(Beginning of TEXT PASSAGE)

Background information
- Birth name: Gene Fred Cipriano
- Born: July 6, 1928 New Haven, Connecticut, U.S.
- Died: November 12, 2022 (aged 94) Studio City, California, U.S.
- Genres: Jazz, pop, soundtracks
- Occupation: Musician
- Instrument(s): Clarinet, saxophone, oboe, flute, other woodwind
- Years active: 1952–2006

= Gene Cipriano =

American woodwindist (1928–2022)

Gene Fred Cipriano (July 6, 1928 – November 12, 2022), known familiarly as "Cip", was an American woodwindist and session musician, playing clarinet, oboe, flute and saxophone among other instruments. He played on hundreds of recording sessions, possibly more than any other woodwind musician.

==Biography==
He was born in New Haven, Connecticut, the son of a musician who played clarinet in bands on Broadway. Gene Cipriano learned clarinet, saxophone and flute when young, played with Ted Fio Rito's band, and at the age of 23 was invited to join Tommy Dorsey's orchestra. He married band singer Frances Irvin, and settled in New York City where he played with such musicians as Lee Konitz and Claude Thornhill. He then joined the continuation Glenn Miller Orchestra led by Tex Beneke, where he met Henry Mancini.

(End of TEXT PASSAGE)
(Beginning of MATERIAL SUPPLIED)

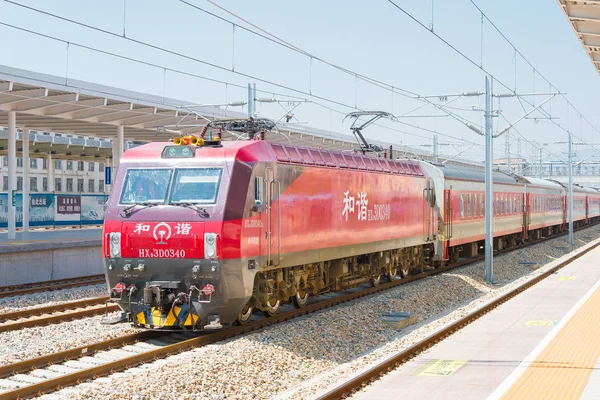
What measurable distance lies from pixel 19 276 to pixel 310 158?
1094 centimetres

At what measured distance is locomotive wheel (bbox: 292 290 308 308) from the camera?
1653 centimetres

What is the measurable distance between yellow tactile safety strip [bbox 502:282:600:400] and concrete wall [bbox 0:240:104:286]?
50.4 ft

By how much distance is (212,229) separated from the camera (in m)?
12.7

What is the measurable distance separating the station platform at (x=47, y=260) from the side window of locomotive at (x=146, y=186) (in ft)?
30.4

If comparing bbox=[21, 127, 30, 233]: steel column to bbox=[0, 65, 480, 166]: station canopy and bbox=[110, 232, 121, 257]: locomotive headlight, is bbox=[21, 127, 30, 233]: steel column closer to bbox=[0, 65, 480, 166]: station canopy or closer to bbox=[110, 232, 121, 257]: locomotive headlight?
bbox=[0, 65, 480, 166]: station canopy

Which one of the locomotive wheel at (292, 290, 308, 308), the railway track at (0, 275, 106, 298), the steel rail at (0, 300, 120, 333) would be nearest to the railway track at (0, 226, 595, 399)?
the locomotive wheel at (292, 290, 308, 308)

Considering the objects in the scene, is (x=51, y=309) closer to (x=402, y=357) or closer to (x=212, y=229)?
(x=212, y=229)

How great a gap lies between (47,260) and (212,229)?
41.4 feet

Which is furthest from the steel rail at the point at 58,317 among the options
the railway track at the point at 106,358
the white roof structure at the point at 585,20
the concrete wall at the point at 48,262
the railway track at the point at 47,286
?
the white roof structure at the point at 585,20

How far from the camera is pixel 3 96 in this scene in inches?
929

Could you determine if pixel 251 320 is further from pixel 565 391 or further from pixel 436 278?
pixel 436 278

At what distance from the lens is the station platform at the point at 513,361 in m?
9.50

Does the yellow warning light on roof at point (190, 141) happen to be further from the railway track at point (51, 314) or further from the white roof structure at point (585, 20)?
the white roof structure at point (585, 20)

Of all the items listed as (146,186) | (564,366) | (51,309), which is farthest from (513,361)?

(End of MATERIAL SUPPLIED)

According to the Gene Cipriano text, at what age was he invited to join Tommy Dorsey's orchestra? The entries are separate material and are not connected to the text.

* TASK OUTPUT *
He was 23.